Allow me to compare the divergent paths of me and my best friend.  We’ll start with me since you know the story pretty well:

I got a 4 year college degree, went on to library school, got my MLIS, and six years later at the age of 31 I am living with my parents, still in no position to even try to make a family of my own because I’m making right around 10,000 a year while paying 280 and change per month for student loans that I’ll have for the next, oh, probably 20 years.

My friend, on the other hand, did the exact opposite.  He didn’t graduate from high school, and just went right into the work force the moment he could.  Fast forward to today, he is 31 and has a house and a family.  However, he also works 90 hours a week doing strenuous manual labor.  Here is a direct quote (well, not exactly verbatim, unless my luck is a statistical monster) that sums up his life:

“When I got home from work I fell asleep in the garage with the car still running and the garage door closed.  I woke up in time, but this is just what this job’s doing to me.”
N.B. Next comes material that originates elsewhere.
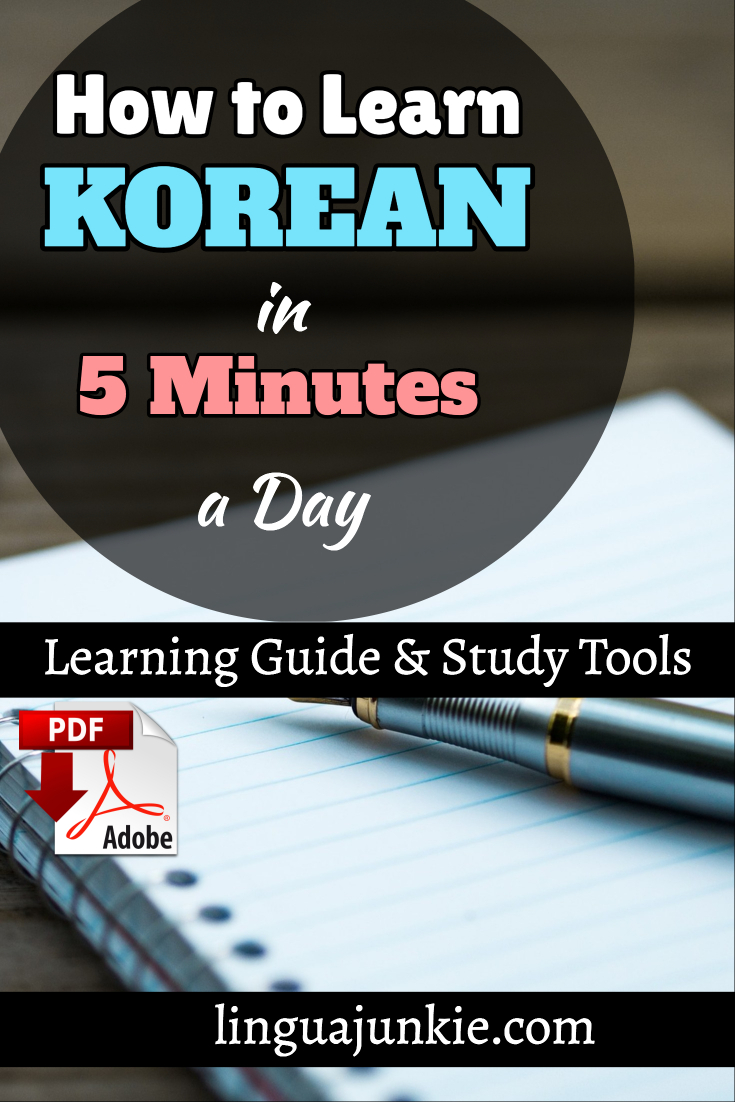Learn Korean in 5 Minutes Daily Dose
My point, and what I consider one of the main points of this blog, and why I consider it important for me to be recording my experience for posterity, is this: this seems to me to be the choice most Americans have to face these days.  Those of you who found footing in library land before fate fucked it over: congratulations.  I’m happy for you.  But people trying to make it in the world now seem to have two choices: they can either come very close to killing themselves (maybe literally) doing nothing but work at a variety of low paying jobs like my friend, or they can take the gamble I took and invest a lot of time and money in a degree that gives them only a CHANCE to aspire to better.  If they’re lucky, that chance may pay off.  These people are not 90% of those who try, they may not even be the norm at all (a lot depends on the specific field they want, of course).  And for those who fail?  They can either give up and live like my friend (only with student loan debt and many good years of their life wasted), or they can do like me and toss aside any hopes of a family or an independent life.

And that’s not how things should be.  The choice should not be “90 hours of hard labor to make a life for yourself” or “gamble and pray you make it, and if you don’t, give up the hope of a family or independence.”
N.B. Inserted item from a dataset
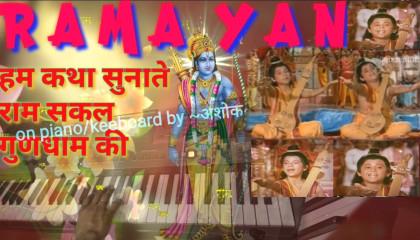Luv Kush Singing Ramayan | Hum Katha Sunate Ram Sakal Gun Dhaam Ki on keyboard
I’m not sure if I can pinpoint the exact moment the “American Dream” was butchered.  Obviously the big crash in 2008 was when the sword of Damocles officially impaled the Dream, but it had been descending inexorably toward its target since long before that.  Whenever it was, the end result is that anyone who hasn’t already made it (and was lucky enough to keep it) needs to be lucky to make any kind of life for him or herself.  And I’m not ok with that.  I’m not ok with losing my chance for a life when a pretty basic one was all I ever wanted.  Truth is, even if my luck changed and I made it in my field next month, it’s already too late for me.

Usually I try to wrap up with a line that, depressing or not, is mildly amusing, at least to me.  This time, all I have is “fuck.”